Cohen, who “has been heavily involved with the ILR School forever,” has guest lectured on campus and hired, mentored and sponsored students for many years. He also supports faculty research.

In 2007, he and his wife, Abby Cohen, A&S ’73 – who he met in an economics class the first semester of their freshman year – launched the “Globalization and the Workplace” program with ILR International Programs. More recently, he sponsored the David M. and Abby Joseph Cohen Summer Research Fund.

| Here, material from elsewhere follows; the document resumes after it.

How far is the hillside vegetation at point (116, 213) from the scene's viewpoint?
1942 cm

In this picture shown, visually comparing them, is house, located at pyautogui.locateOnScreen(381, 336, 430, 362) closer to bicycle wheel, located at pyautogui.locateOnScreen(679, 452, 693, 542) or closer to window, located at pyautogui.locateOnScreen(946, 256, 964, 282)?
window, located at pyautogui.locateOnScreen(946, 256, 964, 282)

Cohen is an emeritus member of the ILR Dean’s Advisory Council, a life member of the Cornell Council and chair emeritus of the Cornell Hillel board of trustees. Abby Cohen is a Presidential Councillor, has served on the boards of Cornell and Weill Cornell Medicine, and chairs the steering committee of the Jacobs Technion-Cornell Institute.

The Cohens were honored by Cornell Hillel in 2006, when they received the Tanner Prize, named in honor of ILR alum and University Board Chair Emeritus Harold Tanner, for their contributions to Cornell and the Jewish community. David and Abby were named foremost benefactors of Cornell University in 2008.

“To the extent that I can help other students have the same kind of fulfilling and interesting career that I’ve had, I feel compelled to do that,” he says.

“It’s important that those of us who have had the advantage of the education that Cornell provides sustain it for the next generation of students and the generations to come.”

The Cohens are parents of two Cornellians: Ellen, A&S ’02, and Lauren, A&S ’08. “They were both warned that if you do Cornell properly, it’s for life, and they decided to enroll anyway,” Cohen says with a laugh.

The Groat Award, established in 1971, honors Judge William B. Groat (1899-1986). As counsel to the New York State Joint Legislative Committee on Industrial and Labor Relations, he played a pivotal role in founding the ILR School and drafting its charter.